她說著,又抬眼看愛子,那眼神裡忽然摻進點促狹的光,手指戳了戳曹芳的額頭:“再說了,不是還有芳兒你這張巨嬰的嘴要喂麼?母後剋扣誰,也不能剋扣了芳兒呀。”
曹芳心裡一揪,他知道母後性子看著軟,實則定了主意的事,九頭牛也拉不回來。
他知道勸不動,隻能把懷裡那個睡著的孩子小心交給侍女,又湊過去,把臉埋在郭太後肩窩裡,悶悶地“嗯”了一聲。

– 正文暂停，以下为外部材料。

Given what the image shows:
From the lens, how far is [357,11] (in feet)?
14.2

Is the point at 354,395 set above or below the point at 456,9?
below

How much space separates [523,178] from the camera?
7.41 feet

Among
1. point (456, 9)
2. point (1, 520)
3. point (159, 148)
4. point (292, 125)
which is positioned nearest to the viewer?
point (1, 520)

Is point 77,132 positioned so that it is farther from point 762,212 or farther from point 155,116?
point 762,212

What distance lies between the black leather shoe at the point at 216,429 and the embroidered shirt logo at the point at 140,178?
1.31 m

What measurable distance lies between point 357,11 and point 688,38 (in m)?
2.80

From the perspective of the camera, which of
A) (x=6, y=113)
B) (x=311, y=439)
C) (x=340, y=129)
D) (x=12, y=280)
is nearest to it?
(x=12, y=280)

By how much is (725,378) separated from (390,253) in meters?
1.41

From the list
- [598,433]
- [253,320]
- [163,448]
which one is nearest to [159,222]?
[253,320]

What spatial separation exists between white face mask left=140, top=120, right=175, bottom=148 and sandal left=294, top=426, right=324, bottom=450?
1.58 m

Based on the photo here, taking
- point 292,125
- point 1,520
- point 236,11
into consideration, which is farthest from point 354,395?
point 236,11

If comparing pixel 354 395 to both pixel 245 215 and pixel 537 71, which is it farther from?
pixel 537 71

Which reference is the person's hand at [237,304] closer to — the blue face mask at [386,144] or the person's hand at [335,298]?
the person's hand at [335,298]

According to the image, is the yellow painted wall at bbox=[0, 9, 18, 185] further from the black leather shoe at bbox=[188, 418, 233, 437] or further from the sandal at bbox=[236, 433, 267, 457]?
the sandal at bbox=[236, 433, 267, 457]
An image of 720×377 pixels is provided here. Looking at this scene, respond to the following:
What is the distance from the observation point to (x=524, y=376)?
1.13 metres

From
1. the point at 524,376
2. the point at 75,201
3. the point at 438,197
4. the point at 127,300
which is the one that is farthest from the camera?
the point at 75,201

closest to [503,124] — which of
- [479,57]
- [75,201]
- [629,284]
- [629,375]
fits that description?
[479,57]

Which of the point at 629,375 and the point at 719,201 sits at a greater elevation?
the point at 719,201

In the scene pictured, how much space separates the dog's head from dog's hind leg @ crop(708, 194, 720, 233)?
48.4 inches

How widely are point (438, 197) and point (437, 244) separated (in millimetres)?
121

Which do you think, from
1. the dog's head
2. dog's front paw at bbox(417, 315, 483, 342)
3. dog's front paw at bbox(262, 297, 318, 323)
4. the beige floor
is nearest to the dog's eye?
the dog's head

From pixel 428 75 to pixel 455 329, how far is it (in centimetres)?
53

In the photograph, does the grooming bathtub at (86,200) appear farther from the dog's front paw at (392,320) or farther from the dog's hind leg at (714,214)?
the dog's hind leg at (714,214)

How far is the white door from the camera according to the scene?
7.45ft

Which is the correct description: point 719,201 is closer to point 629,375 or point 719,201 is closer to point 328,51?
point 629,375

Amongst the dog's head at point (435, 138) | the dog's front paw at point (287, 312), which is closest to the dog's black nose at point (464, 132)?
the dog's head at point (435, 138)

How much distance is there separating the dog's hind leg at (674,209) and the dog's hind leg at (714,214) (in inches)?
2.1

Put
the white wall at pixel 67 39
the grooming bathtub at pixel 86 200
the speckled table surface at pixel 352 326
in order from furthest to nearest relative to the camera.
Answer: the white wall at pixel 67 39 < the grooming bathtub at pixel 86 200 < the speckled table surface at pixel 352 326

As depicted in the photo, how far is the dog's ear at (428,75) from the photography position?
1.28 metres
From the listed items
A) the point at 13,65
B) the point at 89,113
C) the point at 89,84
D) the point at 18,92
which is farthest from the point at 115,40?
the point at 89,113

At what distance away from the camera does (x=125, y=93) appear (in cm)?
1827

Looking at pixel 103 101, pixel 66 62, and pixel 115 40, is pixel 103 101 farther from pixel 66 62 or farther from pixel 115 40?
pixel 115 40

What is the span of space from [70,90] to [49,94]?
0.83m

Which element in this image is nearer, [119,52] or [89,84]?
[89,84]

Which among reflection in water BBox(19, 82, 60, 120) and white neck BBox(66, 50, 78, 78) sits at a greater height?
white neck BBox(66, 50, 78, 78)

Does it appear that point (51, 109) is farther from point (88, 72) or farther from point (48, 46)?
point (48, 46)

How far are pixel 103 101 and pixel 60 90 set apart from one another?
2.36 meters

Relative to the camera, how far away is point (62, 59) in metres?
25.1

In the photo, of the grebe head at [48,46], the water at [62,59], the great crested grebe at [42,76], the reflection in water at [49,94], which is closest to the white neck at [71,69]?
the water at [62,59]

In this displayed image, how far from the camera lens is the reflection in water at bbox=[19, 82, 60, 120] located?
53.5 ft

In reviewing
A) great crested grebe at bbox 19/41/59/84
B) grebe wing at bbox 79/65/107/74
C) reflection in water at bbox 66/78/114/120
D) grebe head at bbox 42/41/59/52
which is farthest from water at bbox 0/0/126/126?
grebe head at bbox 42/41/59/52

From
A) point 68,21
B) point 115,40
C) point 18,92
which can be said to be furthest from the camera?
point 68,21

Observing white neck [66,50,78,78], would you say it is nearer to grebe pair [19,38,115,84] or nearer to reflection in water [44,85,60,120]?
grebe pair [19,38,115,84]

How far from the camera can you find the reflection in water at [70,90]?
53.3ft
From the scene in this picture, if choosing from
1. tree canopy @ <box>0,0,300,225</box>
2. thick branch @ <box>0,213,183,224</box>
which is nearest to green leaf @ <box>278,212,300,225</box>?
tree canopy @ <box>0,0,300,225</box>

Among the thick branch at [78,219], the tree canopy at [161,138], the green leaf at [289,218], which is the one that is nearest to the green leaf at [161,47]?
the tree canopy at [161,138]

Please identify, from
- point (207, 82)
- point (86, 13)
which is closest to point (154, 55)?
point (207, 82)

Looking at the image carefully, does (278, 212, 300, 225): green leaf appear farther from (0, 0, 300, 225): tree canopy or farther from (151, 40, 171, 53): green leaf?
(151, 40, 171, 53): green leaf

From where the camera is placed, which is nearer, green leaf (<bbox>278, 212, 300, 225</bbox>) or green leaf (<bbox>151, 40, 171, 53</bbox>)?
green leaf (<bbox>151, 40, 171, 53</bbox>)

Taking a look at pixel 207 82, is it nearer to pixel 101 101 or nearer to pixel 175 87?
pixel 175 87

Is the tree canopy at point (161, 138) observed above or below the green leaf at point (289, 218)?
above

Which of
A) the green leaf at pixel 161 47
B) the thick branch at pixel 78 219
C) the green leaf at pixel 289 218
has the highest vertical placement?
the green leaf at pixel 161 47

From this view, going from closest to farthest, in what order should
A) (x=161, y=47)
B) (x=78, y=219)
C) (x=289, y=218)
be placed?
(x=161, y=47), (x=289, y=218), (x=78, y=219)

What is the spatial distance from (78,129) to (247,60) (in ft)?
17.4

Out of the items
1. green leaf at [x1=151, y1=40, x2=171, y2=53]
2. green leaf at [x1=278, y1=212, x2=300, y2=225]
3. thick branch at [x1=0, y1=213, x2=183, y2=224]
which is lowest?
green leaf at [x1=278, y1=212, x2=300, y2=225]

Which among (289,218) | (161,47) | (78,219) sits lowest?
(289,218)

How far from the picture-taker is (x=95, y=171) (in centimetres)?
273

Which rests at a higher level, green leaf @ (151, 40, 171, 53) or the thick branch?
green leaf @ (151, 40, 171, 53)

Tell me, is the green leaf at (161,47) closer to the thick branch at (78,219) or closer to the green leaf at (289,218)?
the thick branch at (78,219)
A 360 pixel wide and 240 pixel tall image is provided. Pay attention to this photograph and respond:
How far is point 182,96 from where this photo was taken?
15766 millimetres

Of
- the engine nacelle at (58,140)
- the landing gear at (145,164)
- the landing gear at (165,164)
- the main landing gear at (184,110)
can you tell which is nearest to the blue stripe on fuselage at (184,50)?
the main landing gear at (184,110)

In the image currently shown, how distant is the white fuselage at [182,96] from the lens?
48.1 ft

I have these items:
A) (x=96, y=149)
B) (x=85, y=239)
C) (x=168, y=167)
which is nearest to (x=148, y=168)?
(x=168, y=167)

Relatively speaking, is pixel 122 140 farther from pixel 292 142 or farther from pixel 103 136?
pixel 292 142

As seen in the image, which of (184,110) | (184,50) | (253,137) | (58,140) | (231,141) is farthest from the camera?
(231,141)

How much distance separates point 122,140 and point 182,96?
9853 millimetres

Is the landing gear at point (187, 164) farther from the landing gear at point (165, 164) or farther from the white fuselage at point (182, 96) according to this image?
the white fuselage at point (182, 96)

郭太後覺出愛子悶聲不響,也將孩子交給侍女抱走,輕輕拍著他的背,側過臉,嘴唇貼了貼他鬢角,像在哄他睡覺。
“怎麼了?還跟以前似的,一不高興就往母後裡鑽。”郭太後笑著,胸膛輕輕起伏,那抹胸下飽滿的弧度跟著微微地顫,“芳兒,你是天子,可也是母後的兒子。這些孩子,是曹家的血脈,母後得親眼看著她們一口一口吃我的奶長大,心裡才踏實。”
曹芳閉著眼,鼻尖全是母後身上那股溫軟的奶香和體香。他暗自下了決心,這段時日,還是多去潘淑那幾回罷,好歹讓母後少受些累。